CloudActivity.log: Contains API requests made to the Amazon S3 service endpoints. Increasing to debug level = 3 will include full API request headers for troubleshooting.
CloudStats.log: Contains performance metrics on the volume of data transferred and the transfer speeds (throughput, latency) observed between the S3 endpoint and the Commvault MediaAgent.

Logging Amazon S3 API Calls Using AWSCloudTrail

Amazon S3 (including S3 Batch Operations) is integrated with AWS CloudTrail, a service that provides a record of actions taken by a user, a role, or an AWS service in Amazon S3. You can observe the use of CloudTrail to capture a subset of API calls for Amazon S3 as event, including the submission of the S3:CreateJob request.

If you create a trail, you can enable continuous delivery of CloudTrail events to an Amazon S3 bucket, or you can view the most recent events in the CloudTrail console in Event history.

Using the information collected by CloudTrail, you can determine the s3:CreateJob request that was made to Amazon S3, the IP address from which the request was made, who made the request, when the request was made, and additional details (such as the location of the Completion reports).

S3 Batch Operation Completion Report

Commvault requests Amazon S3 to write a completion report to the Commvault cloud storage location that the restore is performed from.

s3BatchOperationsRestore CVRestoreJobId-Commvault-Cloud-Storage-Archive-Recall-Workflow-Job-ID

To investigate failures, you can use the Commvault Restore Job Id to locate the appropriate CVRestoreJobId-CVWorkflowJobID prefix and completion report. For more information about how unsuccessful operations are handled and logged, see Tracking job failure.

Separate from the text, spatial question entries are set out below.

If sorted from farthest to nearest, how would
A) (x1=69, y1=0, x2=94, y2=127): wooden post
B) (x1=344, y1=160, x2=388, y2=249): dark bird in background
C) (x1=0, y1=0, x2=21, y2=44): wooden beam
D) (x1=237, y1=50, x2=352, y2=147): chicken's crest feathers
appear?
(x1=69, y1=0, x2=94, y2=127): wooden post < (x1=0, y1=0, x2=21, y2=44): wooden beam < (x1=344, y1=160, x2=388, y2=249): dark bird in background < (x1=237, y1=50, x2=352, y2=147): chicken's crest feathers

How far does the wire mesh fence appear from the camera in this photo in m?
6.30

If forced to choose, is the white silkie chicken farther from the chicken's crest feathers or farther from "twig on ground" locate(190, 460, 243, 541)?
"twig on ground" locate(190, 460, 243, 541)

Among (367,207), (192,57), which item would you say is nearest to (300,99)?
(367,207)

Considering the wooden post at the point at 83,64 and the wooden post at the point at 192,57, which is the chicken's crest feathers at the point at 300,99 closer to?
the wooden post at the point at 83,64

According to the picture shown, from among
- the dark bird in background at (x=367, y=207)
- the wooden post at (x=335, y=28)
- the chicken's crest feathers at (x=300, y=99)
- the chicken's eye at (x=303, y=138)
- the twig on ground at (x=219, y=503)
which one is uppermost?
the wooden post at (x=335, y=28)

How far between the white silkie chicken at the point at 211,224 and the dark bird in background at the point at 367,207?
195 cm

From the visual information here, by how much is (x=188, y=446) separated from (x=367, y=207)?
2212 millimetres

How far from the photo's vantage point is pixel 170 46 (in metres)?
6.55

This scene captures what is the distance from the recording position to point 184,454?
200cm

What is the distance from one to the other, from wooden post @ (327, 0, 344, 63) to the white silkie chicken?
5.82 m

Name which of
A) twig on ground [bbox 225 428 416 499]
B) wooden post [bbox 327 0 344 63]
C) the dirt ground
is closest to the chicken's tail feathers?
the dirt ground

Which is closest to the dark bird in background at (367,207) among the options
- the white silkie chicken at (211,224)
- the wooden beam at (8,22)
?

The s3BatchOperationsRestore/CVRestoreJobId-Commvault-Cloud-Storage-Archive-Recall-Workflow-Job-ID folder contains a job folder for each s3:CreateJob that is executed. For example:

s3://source-bucket/s3BatchOperationsRestore/
   CVRestoreJobId-342/
      job-410b054c-be59-47ae-b04b-a713c148bedb/
         manifest.json
         manifest.json.md5
      results/
         e2ce4b092a4a670a58fa8d412e5a975658b5d49b.csv

For information about interpreting completion reports, see Examples: S3 Batch Operations completion reports.

Note

Commvault will not clean up or remove the uploaded manifest files or job completion reports, so that other data analytics activities can be performed. Commvault recommends configuring S3 Lifecycle policies to archive or delete these files in accordance with your business data strategy.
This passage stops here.